──────── PAGE ────────
What to Do When Your Political Party Loses Its Mind
I was a Conservative until Boris Johnson expelled me. It was a painful experience, but here’s what I’ve learned.

For three years now, I’ve had a recurring dream. I am walking into the British Parliament, which seems to have become a cathedral. Passing beneath coffered ceilings, Gothic wallpaper, and sinuous brass work, I arrive at a marble version of the debating chamber, in which I can see my sometimes-antagonist, the Conservative member of Parliament Jacob Rees-Mogg, lying in what appears to be a bishop’s surplice on one of the pews. When I step in to join my other colleagues, a large man in a tailcoat intercepts me, indicates courteously that this place is no longer for me, and escorts me out.
I had thought that I was reconciled to my break with Britain’s Conservative Party. My dreams suggest otherwise.
──────── EXTRACTED RECORDS ────────
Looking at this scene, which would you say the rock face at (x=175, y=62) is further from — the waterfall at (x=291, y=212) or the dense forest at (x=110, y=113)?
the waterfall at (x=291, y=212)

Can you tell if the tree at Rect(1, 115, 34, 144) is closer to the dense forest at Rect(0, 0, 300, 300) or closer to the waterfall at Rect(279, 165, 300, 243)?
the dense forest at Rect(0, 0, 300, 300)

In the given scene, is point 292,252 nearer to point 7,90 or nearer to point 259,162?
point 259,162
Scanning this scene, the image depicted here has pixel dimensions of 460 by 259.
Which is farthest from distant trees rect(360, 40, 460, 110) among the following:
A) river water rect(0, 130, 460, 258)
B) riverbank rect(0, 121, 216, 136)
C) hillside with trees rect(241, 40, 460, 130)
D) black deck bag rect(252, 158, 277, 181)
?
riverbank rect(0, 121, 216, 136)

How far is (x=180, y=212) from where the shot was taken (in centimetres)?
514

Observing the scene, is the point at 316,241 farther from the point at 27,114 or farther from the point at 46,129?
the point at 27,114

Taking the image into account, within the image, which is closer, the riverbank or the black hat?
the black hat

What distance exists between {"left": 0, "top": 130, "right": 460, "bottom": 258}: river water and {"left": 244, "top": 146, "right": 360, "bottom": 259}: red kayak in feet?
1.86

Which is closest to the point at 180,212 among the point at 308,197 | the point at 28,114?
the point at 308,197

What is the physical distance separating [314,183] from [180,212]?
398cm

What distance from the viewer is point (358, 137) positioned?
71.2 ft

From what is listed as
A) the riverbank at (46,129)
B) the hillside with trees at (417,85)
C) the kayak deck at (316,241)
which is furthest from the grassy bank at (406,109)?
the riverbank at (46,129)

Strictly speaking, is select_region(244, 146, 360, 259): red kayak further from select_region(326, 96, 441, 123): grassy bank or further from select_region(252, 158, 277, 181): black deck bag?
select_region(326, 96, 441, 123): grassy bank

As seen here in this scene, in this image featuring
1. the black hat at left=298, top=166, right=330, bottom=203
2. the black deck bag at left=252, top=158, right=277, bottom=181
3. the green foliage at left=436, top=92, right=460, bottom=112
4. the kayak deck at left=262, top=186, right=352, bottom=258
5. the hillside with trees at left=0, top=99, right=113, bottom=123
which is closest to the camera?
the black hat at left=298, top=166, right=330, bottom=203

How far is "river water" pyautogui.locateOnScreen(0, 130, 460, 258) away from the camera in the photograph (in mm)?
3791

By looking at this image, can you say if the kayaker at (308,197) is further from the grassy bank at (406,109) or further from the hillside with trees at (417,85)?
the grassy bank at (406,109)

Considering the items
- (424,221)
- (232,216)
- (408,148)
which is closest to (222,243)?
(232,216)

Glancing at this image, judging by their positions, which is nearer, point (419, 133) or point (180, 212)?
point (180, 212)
────────
• **PROBLEM 1**: Reproduce the passage of the essay on leaving the Conservative Party word for word, starting at "What to Do When" and ending at "what I’ve learned.".
• **PROBLEM 2**: Select each line of the records that contains the word "closest", and copy those lines out.

• **FINAL ANSWER 1**:
What to Do When Your Political Party Loses Its Mind
I was a Conservative until Boris Johnson expelled me. It was a painful experience, but here’s what I’ve learned.

• **FINAL ANSWER 2**:
Which is closest to the point at 180,212 among the point at 308,197 | the point at 28,114?
which is closest to the camera?
which is closest to (222,243)?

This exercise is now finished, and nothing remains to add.